Aku menghela napas panjang, lalu kulipat kedua tanganku di atas meja sementara kepalaku kutaruh di atasnya sambil memandang Pak Satpam yang lagi asyik memakan roti holland pemberian Dara. Lebih tepatnya, Dara dengan sengaja menyuap Pak Satpam supaya kami diperbolehkan menunggu Tomi di sini.
Gleg!
Ini orang lagi doyan atau rakus?
Makan roti aja sampai belepotan gitu, sampai ada remah-remah nempel di kumisnya segala.
"Mau, Non?" Tanya Pak Satpam setelah memergokiku yang sedari tadi melihatnya.
"Nggak deh, Pak. Saya sudah kenyang.

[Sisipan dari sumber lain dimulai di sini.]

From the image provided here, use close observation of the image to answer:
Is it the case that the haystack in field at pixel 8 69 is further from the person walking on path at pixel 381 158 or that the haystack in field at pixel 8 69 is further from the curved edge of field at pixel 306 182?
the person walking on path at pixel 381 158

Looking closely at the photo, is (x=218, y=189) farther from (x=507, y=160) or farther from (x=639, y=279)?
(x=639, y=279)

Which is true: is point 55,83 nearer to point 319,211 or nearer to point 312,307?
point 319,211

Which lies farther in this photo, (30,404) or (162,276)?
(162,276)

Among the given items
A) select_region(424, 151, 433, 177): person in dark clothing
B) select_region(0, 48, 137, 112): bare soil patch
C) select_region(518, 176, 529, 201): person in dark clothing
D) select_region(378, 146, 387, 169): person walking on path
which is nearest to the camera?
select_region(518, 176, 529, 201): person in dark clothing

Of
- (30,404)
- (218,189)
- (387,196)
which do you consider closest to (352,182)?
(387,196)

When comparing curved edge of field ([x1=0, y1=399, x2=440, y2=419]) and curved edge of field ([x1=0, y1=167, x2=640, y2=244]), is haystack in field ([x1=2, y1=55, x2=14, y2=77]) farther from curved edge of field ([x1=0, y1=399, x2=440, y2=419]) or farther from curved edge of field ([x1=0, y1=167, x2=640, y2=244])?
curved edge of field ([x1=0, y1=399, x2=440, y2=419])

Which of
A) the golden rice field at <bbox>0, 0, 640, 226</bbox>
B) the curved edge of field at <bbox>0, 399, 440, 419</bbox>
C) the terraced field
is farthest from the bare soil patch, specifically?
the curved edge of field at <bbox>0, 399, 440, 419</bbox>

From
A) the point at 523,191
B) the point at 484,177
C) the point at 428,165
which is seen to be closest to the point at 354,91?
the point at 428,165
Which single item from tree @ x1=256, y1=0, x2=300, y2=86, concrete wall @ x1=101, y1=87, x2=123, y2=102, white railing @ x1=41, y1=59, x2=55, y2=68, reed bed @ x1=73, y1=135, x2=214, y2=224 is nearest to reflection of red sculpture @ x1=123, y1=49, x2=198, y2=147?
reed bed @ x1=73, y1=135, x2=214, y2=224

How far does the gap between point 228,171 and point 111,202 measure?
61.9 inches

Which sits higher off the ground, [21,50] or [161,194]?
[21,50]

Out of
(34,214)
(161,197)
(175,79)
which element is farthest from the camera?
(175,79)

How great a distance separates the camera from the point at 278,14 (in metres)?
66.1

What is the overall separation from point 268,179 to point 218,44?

Silakan dilanjut makannya," ujarku ramah sambil tersenyum sopan.
Kenyang melihat Bapak, maksudnya.
Pandanganku sekarang tertuju pada jam dinding yang bertengger di dinding ruang jaga satpam. Masih pukul enam pagi, dan aku sudah hampir setengah jam berada di ruangan ini.
Mungkin lebih baik aku tidur sebentar sambil menunggu Tomi datang. Tapi sialnya, baru aja mata ini akan terpejam, tiba-tiba suara Dara mengagetkanku.
"Frel, cepetan ikut gue, Tomi udah datang, tuh," teriak Dara dari luar dan berlari ke arah parkiran mobil.
Ck, batal deh, acara tidurku.
Akhirnya setelah berpamitan dengan Pak Satpam dan tak lupa kuucapkan terima kasihku, mau tak mau aku keluar dengan ogah-ogahan.
Kuseret kakiku menuju parkiran mobil menyusul Dara yang sudah ngacir duluan mengejar Tomi.
Parkiran masih kosong, hanya ada mobil Tomi terparkir paling depan.
Dari kejauhan kulihat ekspresi Tomi yang sedang kesal berkacak pinggang menghadap Dara yang sedang berbicara panjang lebar. Sampai kulihat raut wajah Tomi yang berubah kaget dengan mata melotot dan mulut menganga lebar.
"APA? Lo gila ya, Ra? Sinting lo!" Sayup-sayup kudengar Tomi yang berteriak menghardik Dara.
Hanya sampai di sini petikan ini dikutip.